Sunday, June 10, 2012

Whose Trains?

A report last month in the Western Boring Views informs us that both Cornwall and Devon County Councils may be looking to take over from Whitehall the supervision of local rail services in their areas. All worthily localist, of course. Whether that approach works elsewhere depends on how good the fit is between railway geography and administrative geography. It would work better in some counties than in others. The current proposal that rail services in the South-East, from Brighton to King’s Lynn, be consolidated into one north-south franchise across London shows that there is no one-size-fits-all solution.

In Devon, a localist approach works well west of Exeter but less so to the east. And it is to the east, where the two main lines run in from Somerset, that the biggest growth in traffic seems likely to occur. After decades of an insensitive and destructive ‘Devonwall’ policy, Cornwall now seems set on the road to greater differentiation that, whatever the setbacks, will ultimately lead to substantial autonomy, if not outright independence. Even the setbacks along that road are creating a reaction that drives the process forward. So Devon looks increasingly eastwards. It shares a fire brigade with Somerset, and a Local Enterprise Partnership, the body responsible for economic development. The M5 corridor between Bridgwater and Exeter is one of the key growth points in western Wessex, as a journey along that route will confirm. And now the two counties share a very modest proposal for broadband too.  Not forgetting the Wessex Reinvestment Trust, now in its tenth year serving Devon, Dorset and Somerset.

Within the assumptions of the Whitehall system, regional rail services can be managed locally, but only at a price. That price is continuing Whitehall control over strategic decisions that are unlikely ever to be taken locally, but which could be taken regionally, such as funding branch-line electrification. The powers of local councils aren’t envisaged as extending to big operational priorities, such as freight investment, only to such things as the fares structure or what colour to paint the stations. Substantial devolution it ain’t. Although the possibility of councils forming consortia to acquire extra powers is raised, so are the legal and financial difficulties in sustaining them. That’s what happens when you’ve already decided that you won’t even consider regional government.

Yet the question of what is the right balance between central and local control may perhaps be best answered regionally. Those ignorant of our British railway past or our European railway present may imagine that everything would grind to a halt unless controlled from a giant signal box in London. In fact, a wealth of experience has been gained over the past 200 years in passing rail traffic from one system to another and dealing with the problem of overlap through running powers and joint lines.

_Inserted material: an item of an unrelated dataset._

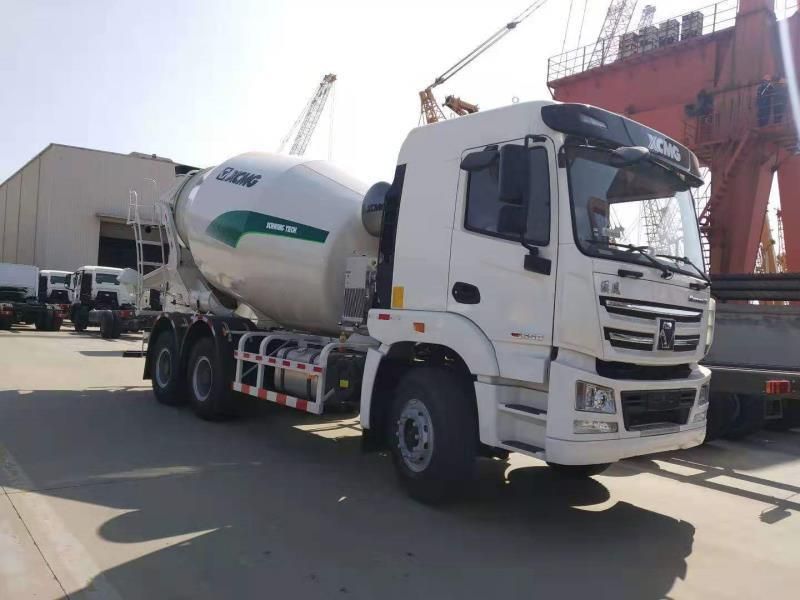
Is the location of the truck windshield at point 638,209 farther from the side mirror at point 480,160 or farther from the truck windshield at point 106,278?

We have been here before, with Cornish Railways in the 1980’s and Wessex Trains in the 2000’s. Did we buy a return ticket? Because we need to get back to that kind of solution, one that was enormously popular with all but the powers that be. The Scottish and Welsh governments are making huge strides in creating a better rail system for their countries. We’re not. Is it a punishment for being English that all we’re prescribed is ongoing centralism that inhibits adaptation to circumstances, coupled with local fragmentation in a form that could potentially inconvenience the rail user for no real benefit? Over the next 50 years we shall need to be opening or re-opening thousands of miles of railway. Wessex can do it. But can Whitehall and its partners in under-ambition?